Estimation and Inference in High Dimensional Networks, with Applications to Biological Systems.

Abstract

This dissertation discusses several aspects of estimation and inference for high dimensional networks, and is divided into three main parts. First, to assess the significance of arbitrary subnetworks (e.g. pathways), I propose a latent variable model that directly incorporates the network information. By formulating the problem as a (generalized) mixed linear model, I introduce a general inference procedure for testing the significance of subnetworks, that can be used to test for changes in both expression levels of the corresponding nodes (e.g. genes), as well as the structure of the network. The framework is then extended for analysis of data obtained from complex experimental designs. We also study the effect of noise in the network information, both theoretically and empirically, and show that the proposed inference procedure is robust to the presence of random noise.

In the second part, we consider the problem of estimating directed graphs from observed data. The general problem of estimation of directed graphs is computationally NP-hard and direction of interactions may not be distinguishable from observations. I consider a special case of this problem, where the nodes (i.e. variables) inherit a natural ordering, and propose efficient penalized likelihood methods for estimating the underlying network structure. Consistency of the estimators in the high dimensional setting (more variables than observations) is established. I also propose an extension of the lasso penalty that results in improved estimation of graphical Granger causality from time-course observations.

The last part of the dissertation is devoted to issues of dimension reduction and efficient computation in networks.
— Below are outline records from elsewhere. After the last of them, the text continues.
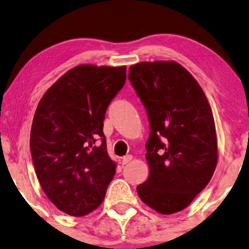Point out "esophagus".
Instances as JSON below:
<instances>
[{
	"mask_svg": "<svg viewBox=\"0 0 249 249\" xmlns=\"http://www.w3.org/2000/svg\"><path fill=\"white\" fill-rule=\"evenodd\" d=\"M134 159L132 158V155H127V156H124V159H122V164H128L129 162H131V160Z\"/></svg>",
	"mask_w": 249,
	"mask_h": 249,
	"instance_id": "1",
	"label": "esophagus"
}]
</instances>
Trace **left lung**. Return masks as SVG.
<instances>
[{"label": "left lung", "instance_id": "8db88e82", "mask_svg": "<svg viewBox=\"0 0 249 249\" xmlns=\"http://www.w3.org/2000/svg\"><path fill=\"white\" fill-rule=\"evenodd\" d=\"M129 80L147 111L149 177L137 187L142 202L161 214L186 209L216 168L217 138L209 101L176 61L139 62Z\"/></svg>", "mask_w": 249, "mask_h": 249}]
</instances>
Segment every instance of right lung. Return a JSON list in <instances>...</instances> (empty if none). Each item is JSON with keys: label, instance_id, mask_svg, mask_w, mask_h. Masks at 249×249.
<instances>
[{"label": "right lung", "instance_id": "right-lung-1", "mask_svg": "<svg viewBox=\"0 0 249 249\" xmlns=\"http://www.w3.org/2000/svg\"><path fill=\"white\" fill-rule=\"evenodd\" d=\"M125 69L74 67L45 91L36 108L30 151L37 179L47 198L69 215L84 216L96 210L115 175L117 163L107 154L103 121L125 83Z\"/></svg>", "mask_w": 249, "mask_h": 249}]
</instances>
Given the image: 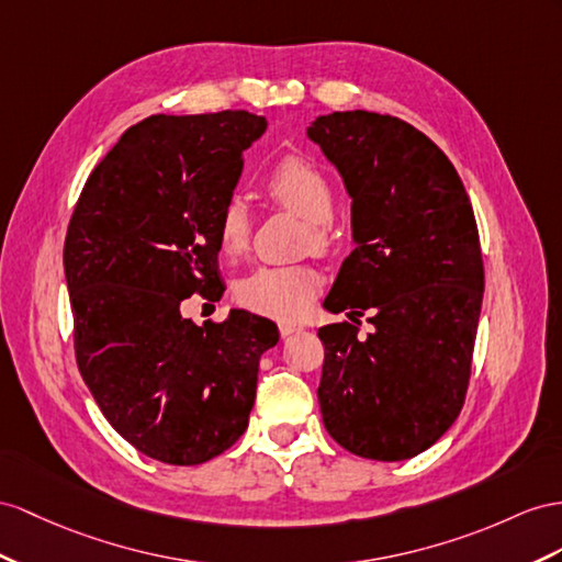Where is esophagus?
I'll list each match as a JSON object with an SVG mask.
<instances>
[{
    "mask_svg": "<svg viewBox=\"0 0 562 562\" xmlns=\"http://www.w3.org/2000/svg\"><path fill=\"white\" fill-rule=\"evenodd\" d=\"M301 329H304V325H299V323H280V335L282 337H290V335H294V333H301Z\"/></svg>",
    "mask_w": 562,
    "mask_h": 562,
    "instance_id": "esophagus-1",
    "label": "esophagus"
}]
</instances>
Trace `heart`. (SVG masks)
Segmentation results:
<instances>
[{
    "mask_svg": "<svg viewBox=\"0 0 562 562\" xmlns=\"http://www.w3.org/2000/svg\"><path fill=\"white\" fill-rule=\"evenodd\" d=\"M266 194L311 223L315 247H325L327 223L335 215V194L327 178L304 158H284L266 180ZM251 221L241 201H227L221 211L215 241L225 258L239 256L249 244ZM321 278L308 266H263L235 284V296L249 311L272 318H299L318 292Z\"/></svg>",
    "mask_w": 562,
    "mask_h": 562,
    "instance_id": "heart-1",
    "label": "heart"
}]
</instances>
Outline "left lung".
<instances>
[{
  "mask_svg": "<svg viewBox=\"0 0 562 562\" xmlns=\"http://www.w3.org/2000/svg\"><path fill=\"white\" fill-rule=\"evenodd\" d=\"M351 196L356 249L344 258L329 313L372 311L318 329L325 429L370 460L429 449L463 408L484 294L480 235L453 164L406 121L335 111L306 131Z\"/></svg>",
  "mask_w": 562,
  "mask_h": 562,
  "instance_id": "left-lung-1",
  "label": "left lung"
}]
</instances>
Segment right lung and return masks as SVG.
Here are the masks:
<instances>
[{
  "mask_svg": "<svg viewBox=\"0 0 562 562\" xmlns=\"http://www.w3.org/2000/svg\"><path fill=\"white\" fill-rule=\"evenodd\" d=\"M266 127L247 111L144 119L92 170L68 225L80 375L111 427L168 465L206 463L244 435L258 361L280 339L249 311L204 327L180 313L221 290L215 227Z\"/></svg>",
  "mask_w": 562,
  "mask_h": 562,
  "instance_id": "obj_1",
  "label": "right lung"
}]
</instances>
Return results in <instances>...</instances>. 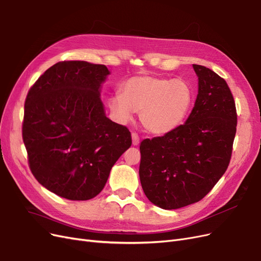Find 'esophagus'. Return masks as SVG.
<instances>
[{"label":"esophagus","mask_w":261,"mask_h":261,"mask_svg":"<svg viewBox=\"0 0 261 261\" xmlns=\"http://www.w3.org/2000/svg\"><path fill=\"white\" fill-rule=\"evenodd\" d=\"M132 140H133V145L134 146H138L139 145V136L136 133L132 134Z\"/></svg>","instance_id":"esophagus-1"}]
</instances>
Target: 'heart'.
<instances>
[{
    "label": "heart",
    "instance_id": "obj_1",
    "mask_svg": "<svg viewBox=\"0 0 261 261\" xmlns=\"http://www.w3.org/2000/svg\"><path fill=\"white\" fill-rule=\"evenodd\" d=\"M192 102L193 92L187 81L143 74L125 81L121 95L112 96L108 105L119 123L132 121L134 113L139 112L148 133L165 135L180 126Z\"/></svg>",
    "mask_w": 261,
    "mask_h": 261
}]
</instances>
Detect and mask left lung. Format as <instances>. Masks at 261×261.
<instances>
[{
    "mask_svg": "<svg viewBox=\"0 0 261 261\" xmlns=\"http://www.w3.org/2000/svg\"><path fill=\"white\" fill-rule=\"evenodd\" d=\"M192 67L199 87L186 123L140 143L141 187L163 210L202 200L227 170L236 137V103L227 82L204 66Z\"/></svg>",
    "mask_w": 261,
    "mask_h": 261,
    "instance_id": "8db88e82",
    "label": "left lung"
}]
</instances>
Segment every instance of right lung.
<instances>
[{"mask_svg": "<svg viewBox=\"0 0 261 261\" xmlns=\"http://www.w3.org/2000/svg\"><path fill=\"white\" fill-rule=\"evenodd\" d=\"M110 71L87 61L57 62L30 88L22 138L37 180L71 201L91 200L132 146L129 130L107 118L101 85Z\"/></svg>", "mask_w": 261, "mask_h": 261, "instance_id": "1", "label": "right lung"}]
</instances>
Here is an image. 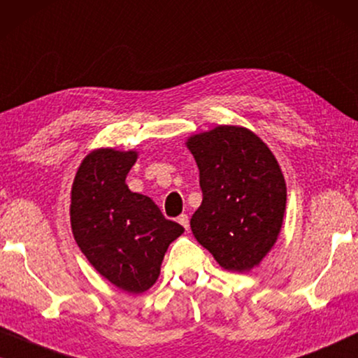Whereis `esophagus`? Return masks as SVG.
Listing matches in <instances>:
<instances>
[{"label": "esophagus", "mask_w": 358, "mask_h": 358, "mask_svg": "<svg viewBox=\"0 0 358 358\" xmlns=\"http://www.w3.org/2000/svg\"><path fill=\"white\" fill-rule=\"evenodd\" d=\"M178 222H180L181 225H183V227H185L186 230L189 229V217H188V215H186V214H181V215H180Z\"/></svg>", "instance_id": "esophagus-1"}]
</instances>
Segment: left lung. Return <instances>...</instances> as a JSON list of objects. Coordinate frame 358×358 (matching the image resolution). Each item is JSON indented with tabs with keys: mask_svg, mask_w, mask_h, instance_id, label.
Returning a JSON list of instances; mask_svg holds the SVG:
<instances>
[{
	"mask_svg": "<svg viewBox=\"0 0 358 358\" xmlns=\"http://www.w3.org/2000/svg\"><path fill=\"white\" fill-rule=\"evenodd\" d=\"M203 203L191 217L194 238L220 268L250 273L273 250L284 222L287 185L259 136L236 124L191 134Z\"/></svg>",
	"mask_w": 358,
	"mask_h": 358,
	"instance_id": "8db88e82",
	"label": "left lung"
}]
</instances>
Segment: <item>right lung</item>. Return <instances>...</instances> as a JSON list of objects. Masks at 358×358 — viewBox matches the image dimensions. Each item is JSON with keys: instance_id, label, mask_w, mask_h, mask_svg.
Masks as SVG:
<instances>
[{"instance_id": "add662e5", "label": "right lung", "mask_w": 358, "mask_h": 358, "mask_svg": "<svg viewBox=\"0 0 358 358\" xmlns=\"http://www.w3.org/2000/svg\"><path fill=\"white\" fill-rule=\"evenodd\" d=\"M136 160V150H90L74 177L69 206L79 250L102 278L128 294H143L157 282L169 245L185 231L149 196L128 188Z\"/></svg>"}]
</instances>
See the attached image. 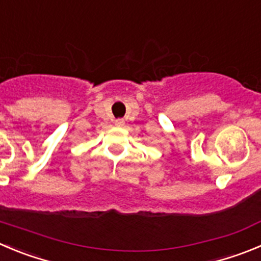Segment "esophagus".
<instances>
[{
  "label": "esophagus",
  "instance_id": "1",
  "mask_svg": "<svg viewBox=\"0 0 261 261\" xmlns=\"http://www.w3.org/2000/svg\"><path fill=\"white\" fill-rule=\"evenodd\" d=\"M114 125L118 126V127H121V126L125 125V121H123L122 118H117L116 121H114Z\"/></svg>",
  "mask_w": 261,
  "mask_h": 261
}]
</instances>
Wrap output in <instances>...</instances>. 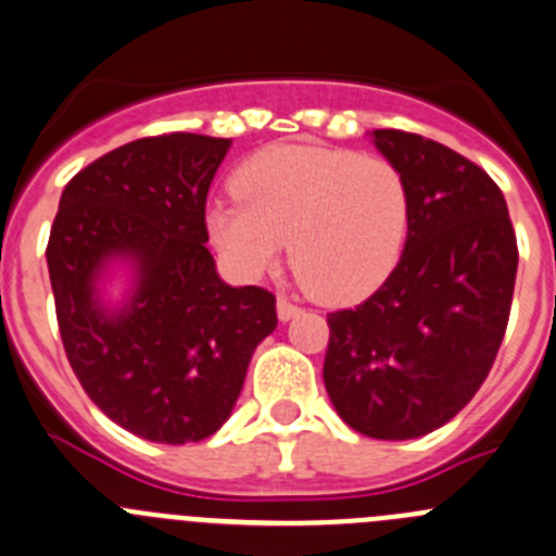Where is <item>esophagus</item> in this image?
<instances>
[{
  "mask_svg": "<svg viewBox=\"0 0 556 556\" xmlns=\"http://www.w3.org/2000/svg\"><path fill=\"white\" fill-rule=\"evenodd\" d=\"M299 306L293 304V301L288 299V295H279L277 299V315H279V320L282 323H288V320H293L295 315H299Z\"/></svg>",
  "mask_w": 556,
  "mask_h": 556,
  "instance_id": "34e87169",
  "label": "esophagus"
}]
</instances>
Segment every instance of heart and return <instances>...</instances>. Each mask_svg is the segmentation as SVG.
Masks as SVG:
<instances>
[{"label": "heart", "mask_w": 556, "mask_h": 556, "mask_svg": "<svg viewBox=\"0 0 556 556\" xmlns=\"http://www.w3.org/2000/svg\"><path fill=\"white\" fill-rule=\"evenodd\" d=\"M239 201L208 208V236L244 277L282 255L323 301L375 293L402 255L407 185L396 165L350 149L285 143L247 160L233 179Z\"/></svg>", "instance_id": "b5f03b06"}]
</instances>
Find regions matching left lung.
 I'll return each mask as SVG.
<instances>
[{
	"instance_id": "8db88e82",
	"label": "left lung",
	"mask_w": 556,
	"mask_h": 556,
	"mask_svg": "<svg viewBox=\"0 0 556 556\" xmlns=\"http://www.w3.org/2000/svg\"><path fill=\"white\" fill-rule=\"evenodd\" d=\"M371 143L407 185V241L377 293L328 315L323 382L350 429L413 440L448 424L486 380L519 250L486 170L402 129H375Z\"/></svg>"
}]
</instances>
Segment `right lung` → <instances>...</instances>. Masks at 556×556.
Returning <instances> with one entry per match:
<instances>
[{"label":"right lung","mask_w":556,"mask_h":556,"mask_svg":"<svg viewBox=\"0 0 556 556\" xmlns=\"http://www.w3.org/2000/svg\"><path fill=\"white\" fill-rule=\"evenodd\" d=\"M230 143L170 132L113 149L70 179L48 239L75 377L111 421L152 443L217 432L277 328V299L223 282L206 250V195ZM116 265L130 288L111 305L101 288Z\"/></svg>","instance_id":"obj_1"}]
</instances>
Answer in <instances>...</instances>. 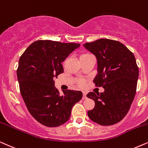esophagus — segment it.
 Returning <instances> with one entry per match:
<instances>
[{
	"label": "esophagus",
	"instance_id": "esophagus-1",
	"mask_svg": "<svg viewBox=\"0 0 148 148\" xmlns=\"http://www.w3.org/2000/svg\"><path fill=\"white\" fill-rule=\"evenodd\" d=\"M86 99V93L85 92H82V99Z\"/></svg>",
	"mask_w": 148,
	"mask_h": 148
}]
</instances>
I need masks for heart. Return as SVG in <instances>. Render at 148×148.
<instances>
[{
    "mask_svg": "<svg viewBox=\"0 0 148 148\" xmlns=\"http://www.w3.org/2000/svg\"><path fill=\"white\" fill-rule=\"evenodd\" d=\"M90 56H91V55H90V53H84L80 55V60H83V59H85ZM77 84H78V86H80V87H83V86H84V84H85V80L83 79V78L78 79L77 80Z\"/></svg>",
    "mask_w": 148,
    "mask_h": 148,
    "instance_id": "1",
    "label": "heart"
}]
</instances>
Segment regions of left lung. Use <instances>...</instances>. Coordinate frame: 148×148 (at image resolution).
Returning <instances> with one entry per match:
<instances>
[{
  "mask_svg": "<svg viewBox=\"0 0 148 148\" xmlns=\"http://www.w3.org/2000/svg\"><path fill=\"white\" fill-rule=\"evenodd\" d=\"M83 46L95 56L98 74L96 86L103 92H90L87 97L94 100L95 107L88 110L89 119L100 125L118 123L127 115L137 90L139 68L133 53L117 40L101 38Z\"/></svg>",
  "mask_w": 148,
  "mask_h": 148,
  "instance_id": "obj_1",
  "label": "left lung"
}]
</instances>
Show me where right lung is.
<instances>
[{
  "label": "right lung",
  "mask_w": 148,
  "mask_h": 148,
  "mask_svg": "<svg viewBox=\"0 0 148 148\" xmlns=\"http://www.w3.org/2000/svg\"><path fill=\"white\" fill-rule=\"evenodd\" d=\"M79 47L40 40L32 43L19 58L17 76L21 95L31 115L46 127L66 123L72 107L82 99V92L77 90H66L60 95L53 80L64 72L62 63Z\"/></svg>",
  "instance_id": "1"
}]
</instances>
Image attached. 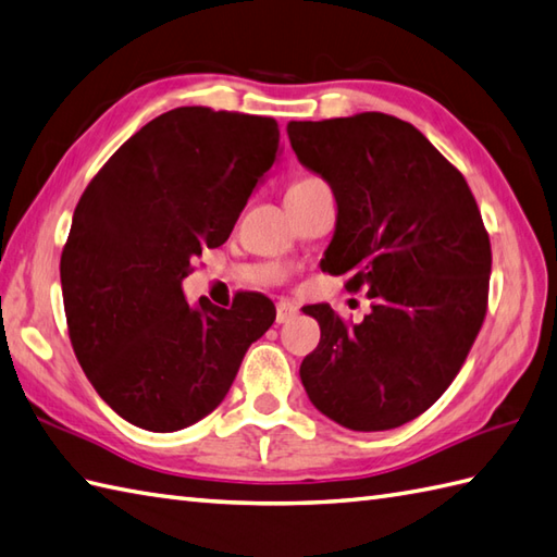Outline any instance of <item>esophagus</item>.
<instances>
[{"mask_svg": "<svg viewBox=\"0 0 557 557\" xmlns=\"http://www.w3.org/2000/svg\"><path fill=\"white\" fill-rule=\"evenodd\" d=\"M295 317H298V307H295L293 302L281 300L276 305V324H288V321H293Z\"/></svg>", "mask_w": 557, "mask_h": 557, "instance_id": "obj_1", "label": "esophagus"}]
</instances>
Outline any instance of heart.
<instances>
[{"label": "heart", "mask_w": 557, "mask_h": 557, "mask_svg": "<svg viewBox=\"0 0 557 557\" xmlns=\"http://www.w3.org/2000/svg\"><path fill=\"white\" fill-rule=\"evenodd\" d=\"M314 183H321L319 178H300V181H295L293 185H290V190H295V188H305V185H314Z\"/></svg>", "instance_id": "heart-1"}]
</instances>
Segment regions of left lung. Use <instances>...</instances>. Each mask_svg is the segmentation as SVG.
Segmentation results:
<instances>
[{
    "label": "left lung",
    "mask_w": 557,
    "mask_h": 557,
    "mask_svg": "<svg viewBox=\"0 0 557 557\" xmlns=\"http://www.w3.org/2000/svg\"><path fill=\"white\" fill-rule=\"evenodd\" d=\"M288 138L338 205L321 269L352 274L348 288L372 300L360 324L305 307L321 338L302 386L345 429L403 426L446 393L484 324L491 243L476 200L412 123L381 111L290 121Z\"/></svg>",
    "instance_id": "left-lung-1"
}]
</instances>
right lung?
<instances>
[{"mask_svg":"<svg viewBox=\"0 0 557 557\" xmlns=\"http://www.w3.org/2000/svg\"><path fill=\"white\" fill-rule=\"evenodd\" d=\"M269 116L178 107L152 119L100 169L73 212L61 293L73 352L126 422L169 434L226 398L276 307L238 293L231 310L185 302L181 281L224 245L278 157Z\"/></svg>","mask_w":557,"mask_h":557,"instance_id":"1","label":"right lung"}]
</instances>
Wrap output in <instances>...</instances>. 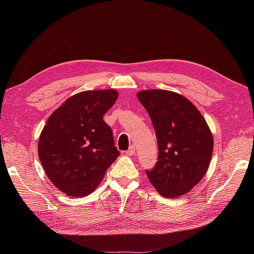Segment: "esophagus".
<instances>
[{"mask_svg": "<svg viewBox=\"0 0 254 254\" xmlns=\"http://www.w3.org/2000/svg\"><path fill=\"white\" fill-rule=\"evenodd\" d=\"M134 151H135L134 146H130L129 149L126 150V155H127V156H132L133 153H134Z\"/></svg>", "mask_w": 254, "mask_h": 254, "instance_id": "1", "label": "esophagus"}]
</instances>
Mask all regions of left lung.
Listing matches in <instances>:
<instances>
[{"label": "left lung", "instance_id": "left-lung-1", "mask_svg": "<svg viewBox=\"0 0 254 254\" xmlns=\"http://www.w3.org/2000/svg\"><path fill=\"white\" fill-rule=\"evenodd\" d=\"M136 96L149 114L158 141V161L146 175L161 196L188 194L211 162L214 141L209 126L194 104L176 92L151 89Z\"/></svg>", "mask_w": 254, "mask_h": 254}]
</instances>
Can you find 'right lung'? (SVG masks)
<instances>
[{"mask_svg": "<svg viewBox=\"0 0 254 254\" xmlns=\"http://www.w3.org/2000/svg\"><path fill=\"white\" fill-rule=\"evenodd\" d=\"M118 96L114 89L79 92L61 104L43 127L38 156L48 178L67 196L91 194L120 156L103 120Z\"/></svg>", "mask_w": 254, "mask_h": 254, "instance_id": "1", "label": "right lung"}]
</instances>
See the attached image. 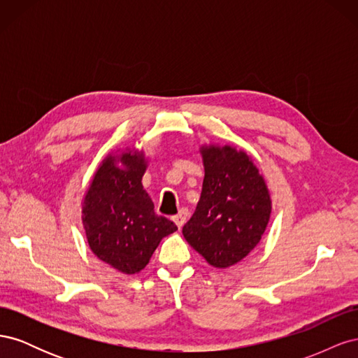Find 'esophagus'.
Segmentation results:
<instances>
[{"label": "esophagus", "mask_w": 358, "mask_h": 358, "mask_svg": "<svg viewBox=\"0 0 358 358\" xmlns=\"http://www.w3.org/2000/svg\"><path fill=\"white\" fill-rule=\"evenodd\" d=\"M171 220L179 227V229H182L183 224H185L188 220V209H180L175 216H171Z\"/></svg>", "instance_id": "esophagus-1"}]
</instances>
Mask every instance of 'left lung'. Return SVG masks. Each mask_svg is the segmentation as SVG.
<instances>
[{"mask_svg": "<svg viewBox=\"0 0 358 358\" xmlns=\"http://www.w3.org/2000/svg\"><path fill=\"white\" fill-rule=\"evenodd\" d=\"M204 179L185 241L216 268L234 266L262 241L272 213L263 175L245 150L203 145Z\"/></svg>", "mask_w": 358, "mask_h": 358, "instance_id": "8db88e82", "label": "left lung"}]
</instances>
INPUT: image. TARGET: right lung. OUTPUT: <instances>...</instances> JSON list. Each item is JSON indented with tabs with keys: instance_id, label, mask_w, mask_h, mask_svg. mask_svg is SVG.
Listing matches in <instances>:
<instances>
[{
	"instance_id": "right-lung-1",
	"label": "right lung",
	"mask_w": 358,
	"mask_h": 358,
	"mask_svg": "<svg viewBox=\"0 0 358 358\" xmlns=\"http://www.w3.org/2000/svg\"><path fill=\"white\" fill-rule=\"evenodd\" d=\"M146 167L143 150L127 148L109 154L82 201V224L91 251L125 275L143 270L162 237L178 230L154 212L142 185Z\"/></svg>"
}]
</instances>
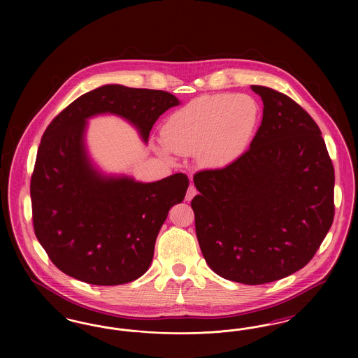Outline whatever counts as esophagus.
Returning <instances> with one entry per match:
<instances>
[{
	"mask_svg": "<svg viewBox=\"0 0 358 358\" xmlns=\"http://www.w3.org/2000/svg\"><path fill=\"white\" fill-rule=\"evenodd\" d=\"M196 194H197V189L193 187V185H189L187 190V196H185V199H187V201H190Z\"/></svg>",
	"mask_w": 358,
	"mask_h": 358,
	"instance_id": "esophagus-1",
	"label": "esophagus"
}]
</instances>
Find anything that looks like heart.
I'll use <instances>...</instances> for the list:
<instances>
[{
  "label": "heart",
  "instance_id": "1",
  "mask_svg": "<svg viewBox=\"0 0 358 358\" xmlns=\"http://www.w3.org/2000/svg\"><path fill=\"white\" fill-rule=\"evenodd\" d=\"M259 123V106L248 95L219 94L197 98L173 113L164 124L167 145L161 153L171 150L199 154L205 165L222 168L234 164L247 150Z\"/></svg>",
  "mask_w": 358,
  "mask_h": 358
}]
</instances>
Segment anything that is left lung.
Listing matches in <instances>:
<instances>
[{
	"label": "left lung",
	"instance_id": "left-lung-1",
	"mask_svg": "<svg viewBox=\"0 0 358 358\" xmlns=\"http://www.w3.org/2000/svg\"><path fill=\"white\" fill-rule=\"evenodd\" d=\"M263 120L234 164L194 174L196 235L224 279L263 285L303 268L334 219V168L318 124L287 95L251 85Z\"/></svg>",
	"mask_w": 358,
	"mask_h": 358
}]
</instances>
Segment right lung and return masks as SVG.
I'll return each mask as SVG.
<instances>
[{
	"mask_svg": "<svg viewBox=\"0 0 358 358\" xmlns=\"http://www.w3.org/2000/svg\"><path fill=\"white\" fill-rule=\"evenodd\" d=\"M178 104L166 91L106 85L50 123L37 150L31 199L36 238L60 271L90 285L118 286L149 270L155 238L169 209L184 200L189 178L176 173L139 182L104 174L87 153V120L118 115L146 143L155 120Z\"/></svg>",
	"mask_w": 358,
	"mask_h": 358,
	"instance_id": "add662e5",
	"label": "right lung"
}]
</instances>
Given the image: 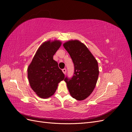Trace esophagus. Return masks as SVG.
<instances>
[{"instance_id":"obj_1","label":"esophagus","mask_w":132,"mask_h":132,"mask_svg":"<svg viewBox=\"0 0 132 132\" xmlns=\"http://www.w3.org/2000/svg\"><path fill=\"white\" fill-rule=\"evenodd\" d=\"M62 72H63L64 74H65L66 73V69H62Z\"/></svg>"}]
</instances>
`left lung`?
Wrapping results in <instances>:
<instances>
[{
	"mask_svg": "<svg viewBox=\"0 0 132 132\" xmlns=\"http://www.w3.org/2000/svg\"><path fill=\"white\" fill-rule=\"evenodd\" d=\"M75 66V72L71 79L65 81L73 98L77 100L86 99L92 93L99 76L97 60L87 47L79 40H70L63 45Z\"/></svg>",
	"mask_w": 132,
	"mask_h": 132,
	"instance_id": "8db88e82",
	"label": "left lung"
}]
</instances>
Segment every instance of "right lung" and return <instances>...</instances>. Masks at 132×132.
<instances>
[{
	"label": "right lung",
	"instance_id": "1",
	"mask_svg": "<svg viewBox=\"0 0 132 132\" xmlns=\"http://www.w3.org/2000/svg\"><path fill=\"white\" fill-rule=\"evenodd\" d=\"M61 44L59 40L43 42L28 66L27 73L30 86L40 98L47 99L52 96L59 83L65 78L58 63L53 59Z\"/></svg>",
	"mask_w": 132,
	"mask_h": 132
}]
</instances>
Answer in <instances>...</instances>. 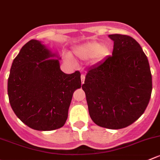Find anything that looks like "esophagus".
<instances>
[{
  "label": "esophagus",
  "mask_w": 160,
  "mask_h": 160,
  "mask_svg": "<svg viewBox=\"0 0 160 160\" xmlns=\"http://www.w3.org/2000/svg\"><path fill=\"white\" fill-rule=\"evenodd\" d=\"M80 78H81V83H82V84H83V82H84V80H85V75L81 74V76H80Z\"/></svg>",
  "instance_id": "1"
}]
</instances>
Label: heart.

I propose a dimension reduction algorithm for networks using Laplacian eigenmaps, discuss the connections of this method to principal component analysis, and formulate the inference problem using a group lasso penalty. I also address computational aspects of estimation in networks, by proposing a distributed algorithm based on block-relaxation and derive conditions required for convergence of the algorithm to the maximum likelihood estimates. Finally, I present an extension of the block-relaxation algorithm, called approximate block-relaxation, that facilitates the use of iterative algorithms in optimization problems with complex objective functions.